Underwriters of U.S. municipal bonds could soon be banned from designating some new issues as "not reoffered," or "NRO," a phrase used to keep the market from knowing the prices or yields of bonds.
The Municipal Securities Rulemaking Board (MSRB) said on Monday it would propose a change in coming weeks to force underwriters to provide complete information to vendors that give the $3.7 trillion market real-time data on sales of new bonds.
"By eliminating the ability of underwriters to mask price and yield by using the 'NRO' designation, there will be full price discovery by the marketplace as a whole," MSRB Chairman Alan Polsky said on a call with reporters. "And existing inconsistencies in the information flow to the market will be eliminated."
The NRO designation is most commonly used in competitive deals in which buyers bid on new debt at a set date and hour. Those sales totaled $59.6 billion in 2011, or about 21 percent of the $287.2 billion of munis sold last year, according to Thomson Reuters data.
Frequently, the information on the sales sheet released by data vendors such as Ipreo simply state "NRO" for the price or yield.
In the same manner, they may include "NRO" when disclosing the price for one of the maturities sold through a negotiated deal.
For example, a $418 million general obligation competitive sale by triple-A-rated Maryland in July was won by Bank of America Merrill Lynch, which listed NRO for yields in nine of the deal's 13 maturity levels.
That makes it difficult to determine overall yield levels for the market, according to Bob Nelson, managing analyst at Municipal Market Data, a unit of Thomson Reuters that produces a daily triple-A benchmark scale for the market.
"It's great news for price transparency," he said, adding the move was long overdue.
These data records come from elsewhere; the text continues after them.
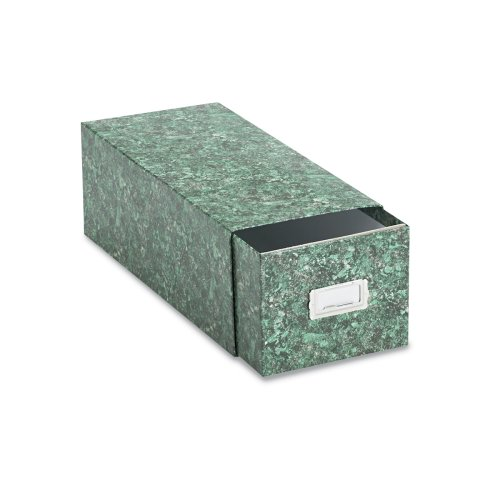 Oxford 39742 Reinforced Board 4 x6 Card File with Pull Drawer, Green Marble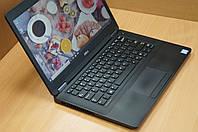 Dell Latitude E5470, i5-6300U 8Gb, 180Gb SSD,Intel HD Graphics 520 (До 4 Gb)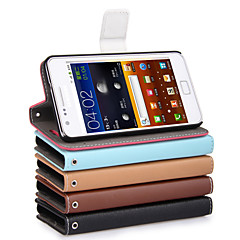 UWEI PU Wallet Full Body Case With Stand for Samsung Galaxy S2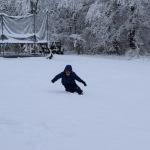 2015-02-26 snow day 2 003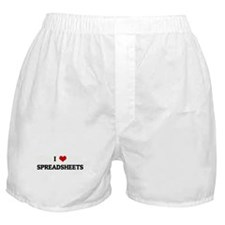 I Love SPREADSHEETS Boxer Shorts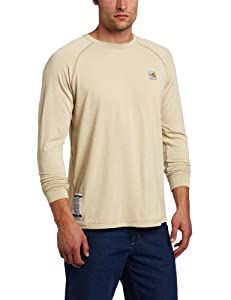 Carhartt Men's Flame Resistant Force Long Sleeve T-Shirt, Sand, XX-Large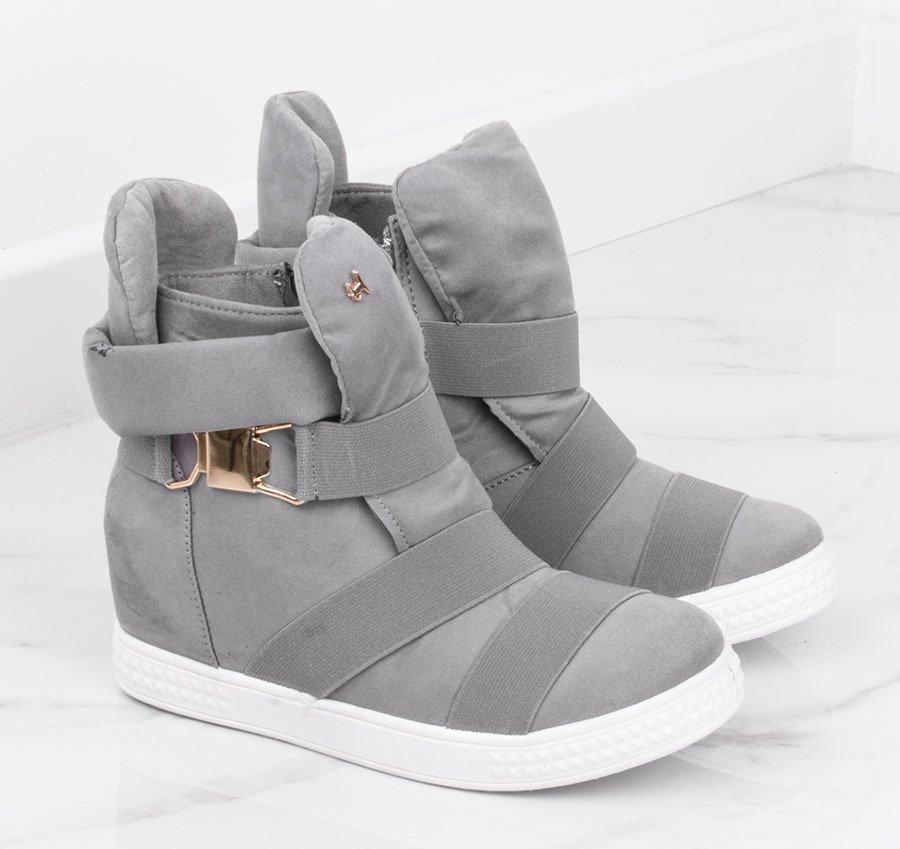 Szare sneakersy na koturnie z ćwiekami Obuwie Szary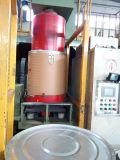 Sommergere il collegare di saldatura H08mna (EM12)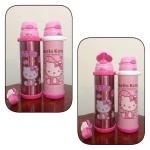 ขวดน้ำ Hello Kitty สำหรับนักเรียน
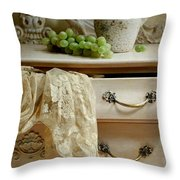 Drawer Of Lace Throw Pillow by Diana Angstadt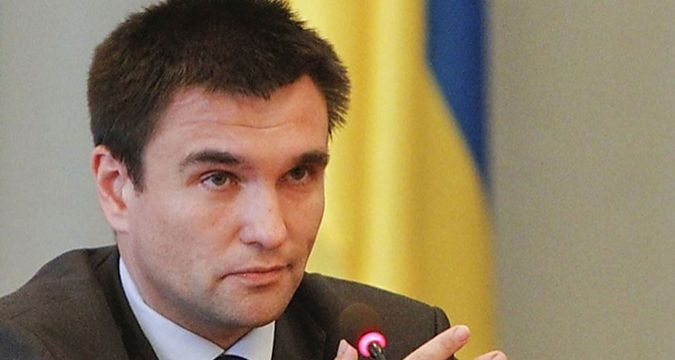 Klimkin: Putin was OK with peacekeepers being deployed in Donbass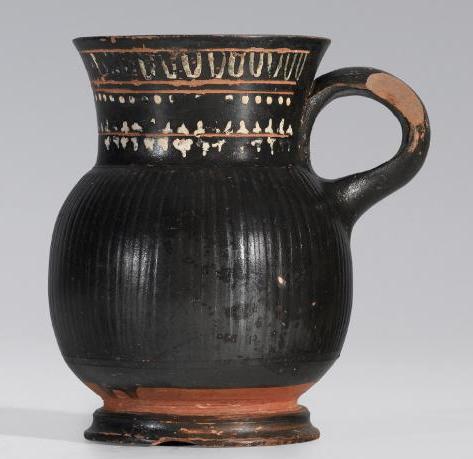 ceramica Gnathia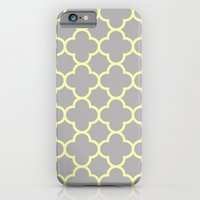 MOROCCAN {YELLOW/GRAY}  iPhone 6 Slim Case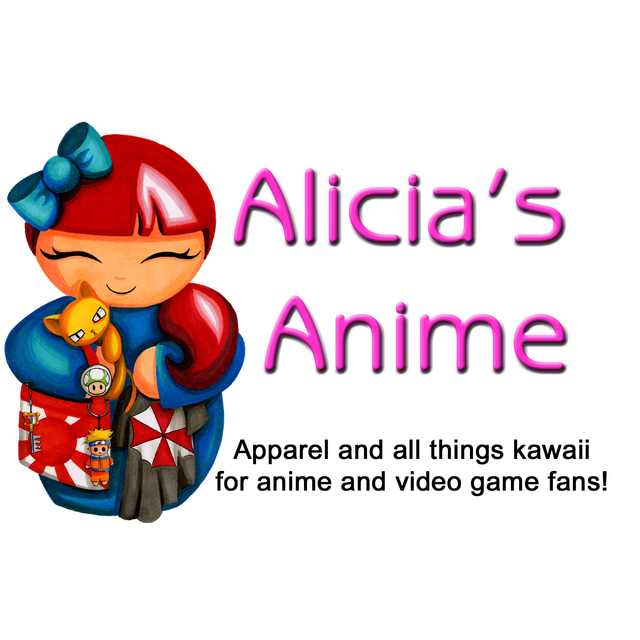 avatar for Alicia's Anime & Video Games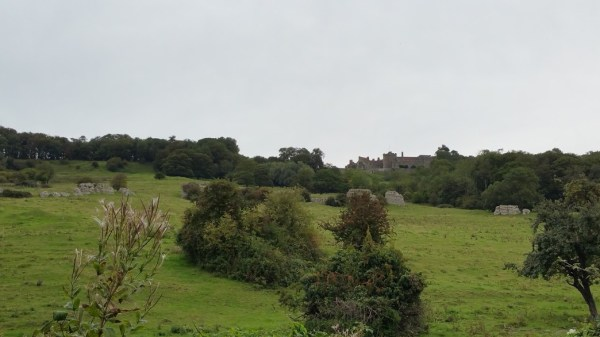 Walks And Walking - West Hythe Walk In Kent - Lympne Castle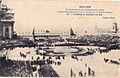 1830 1905, 75º aniversário da independência belga, 13, Arquivo de Villa Maria, Angra do Heroísmo, Açores..jpg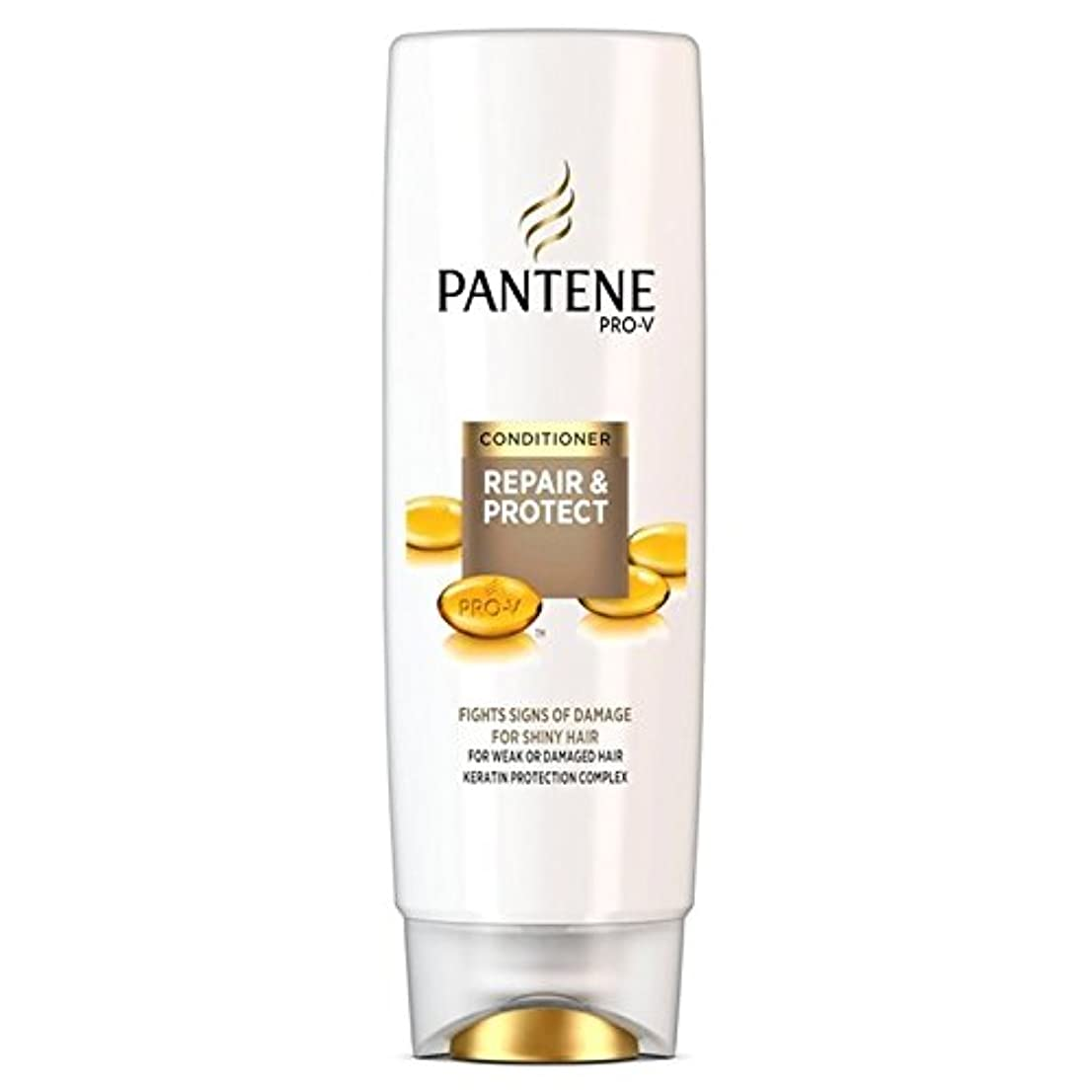 空港保守可能キリンパンテーンコンディショナーの修理&弱いか、傷んだ髪の250ミリリットルのための保護 x4 - Pantene Conditioner Repair & Protect For Weak Or Damaged Hair 250ml...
Ultimately, underwriters must send all prices to the MSRB, a self-regulatory organization, to put on its centralized website known as EMMA. But that can take days and the board would like to make the information known almost immediately, Executive Director Lynnette Kelly said on the conference call.
The proposal must be approved by the Securities and Exchange Commission, which enforces the rules that the MSRB writes.